Great piece by Carl Bialik in the WSJ today about online video metrics. This is something I’ve been talking to publishers about. It’s challenging to go from a format (online banners) about which you can know so much — impressions, click throughs, etc. to something about which you know so little, given the Web’s free-wheeling distribution methods (which are, by the way, amazing and wonderful).
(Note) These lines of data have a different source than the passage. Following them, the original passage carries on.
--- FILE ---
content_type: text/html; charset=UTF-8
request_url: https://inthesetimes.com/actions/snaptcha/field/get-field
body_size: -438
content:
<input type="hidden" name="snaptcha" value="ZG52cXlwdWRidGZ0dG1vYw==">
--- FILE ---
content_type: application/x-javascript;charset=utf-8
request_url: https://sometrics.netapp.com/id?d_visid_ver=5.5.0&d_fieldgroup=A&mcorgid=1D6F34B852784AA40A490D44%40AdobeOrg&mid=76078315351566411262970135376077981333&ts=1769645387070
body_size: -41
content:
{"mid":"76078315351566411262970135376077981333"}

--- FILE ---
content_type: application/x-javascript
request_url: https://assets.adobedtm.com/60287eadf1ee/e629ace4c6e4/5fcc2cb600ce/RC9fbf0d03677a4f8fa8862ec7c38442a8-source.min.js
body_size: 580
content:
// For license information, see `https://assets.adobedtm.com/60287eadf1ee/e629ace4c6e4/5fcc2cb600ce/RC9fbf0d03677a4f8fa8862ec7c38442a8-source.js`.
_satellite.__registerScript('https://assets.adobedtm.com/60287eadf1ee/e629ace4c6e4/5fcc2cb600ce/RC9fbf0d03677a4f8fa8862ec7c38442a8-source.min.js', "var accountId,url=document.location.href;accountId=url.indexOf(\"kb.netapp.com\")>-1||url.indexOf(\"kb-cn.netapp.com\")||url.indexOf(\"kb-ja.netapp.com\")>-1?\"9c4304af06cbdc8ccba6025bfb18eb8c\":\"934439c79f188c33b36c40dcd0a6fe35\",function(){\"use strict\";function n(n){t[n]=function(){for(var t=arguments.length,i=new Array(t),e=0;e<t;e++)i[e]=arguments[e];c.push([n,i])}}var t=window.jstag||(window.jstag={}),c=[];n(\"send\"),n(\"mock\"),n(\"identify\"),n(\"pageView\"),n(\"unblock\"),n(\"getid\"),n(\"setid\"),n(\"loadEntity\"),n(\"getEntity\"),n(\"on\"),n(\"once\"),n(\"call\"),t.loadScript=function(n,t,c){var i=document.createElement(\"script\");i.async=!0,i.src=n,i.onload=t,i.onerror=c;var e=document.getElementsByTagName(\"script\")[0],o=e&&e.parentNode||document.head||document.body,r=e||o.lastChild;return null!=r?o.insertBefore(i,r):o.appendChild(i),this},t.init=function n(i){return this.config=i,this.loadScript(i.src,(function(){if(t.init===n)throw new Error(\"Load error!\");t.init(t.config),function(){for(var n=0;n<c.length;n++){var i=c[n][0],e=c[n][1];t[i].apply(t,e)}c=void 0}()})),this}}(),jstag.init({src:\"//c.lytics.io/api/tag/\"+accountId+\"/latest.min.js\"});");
And yet, video can undeniably be more powerful.
From the piece, a run-down of how Viral Factory came up with a number for the number of times the popular “Star Wars Kid” video was viewed:
The final estimate of 900 million came from taking the number of Google search returns today; assuming there are five times as many Web sites, cumulatively, since the video debuted in 2003; estimating that one-third of these are “blogs / articles / forum posts”; that each of those were read by, on average, 50 people; that of those people — supposedly no one read more than one of those sites — three of four watched one or more clips; that of those who watched, each watched on average 10 of the roughly 120 versions of the video; and that on average these “Star Wars” Kid fans would watch each clip once a year, or three times in all. That’s 500,000 * 5 * 1/3 * 50 * 0.75 * 10 * 3 = 945 million. “We rounded down — what’s the odd 45 million between friends?” Viral Factory wrote in the comments.